Background: Alcohol consumption is associated with the development of cardiovascular diseases, cancer, and liver disease. The biological mechanisms are still largely unclear. Here, we aimed to use an agnostic approach to identify phenotypes mediating the effect of alcohol on various diseases. Methods: We performed an agnostic association analysis between alcohol consumption (red, and white wine, beer/cider, fortified wine, and spirits) with over 7,800 phenotypes from the UK biobank comprising 223,728 participants. We performed Mendelian randomisation analysis to infer causality. We additionally performed a Phenome-wide association analysis and a mediation analysis between alcohol consumption as exposure, traits in causal relationship with alcohol consumption as mediators, and various diseases as outcome. Results: Of 45 traits in association with alcohol consumption, 20 were in causal relationship with alcohol consumption.
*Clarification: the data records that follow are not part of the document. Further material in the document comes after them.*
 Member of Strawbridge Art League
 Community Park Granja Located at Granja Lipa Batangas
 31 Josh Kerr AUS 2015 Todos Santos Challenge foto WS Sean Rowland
Gamma glutamyltransferase (GGT; β=9.44; CI,5.94-12.93; Pfdr=9.04×10-7), mean sphered cell volume (β=0.189; CI,0.11-0.27; Pfdr=1.00×10-4), mean corpuscular volume (β=0.271; CI,0.19-0.35; Pfdr=7.09×10-10) and mean corpuscular haemoglobin (β=0.278; CI,0.19-0.36; Pfdr=1.60×10-6) showed the strongest causal relationships. We also identified GGT and physical activity as mediators causing liver cirrhosis and alcohol dependence. Conclusion: Our study provides evidence of causality between alcohol consumption and 20 traits and a mediation effect for physical activity on health consequences of alcohol consumption.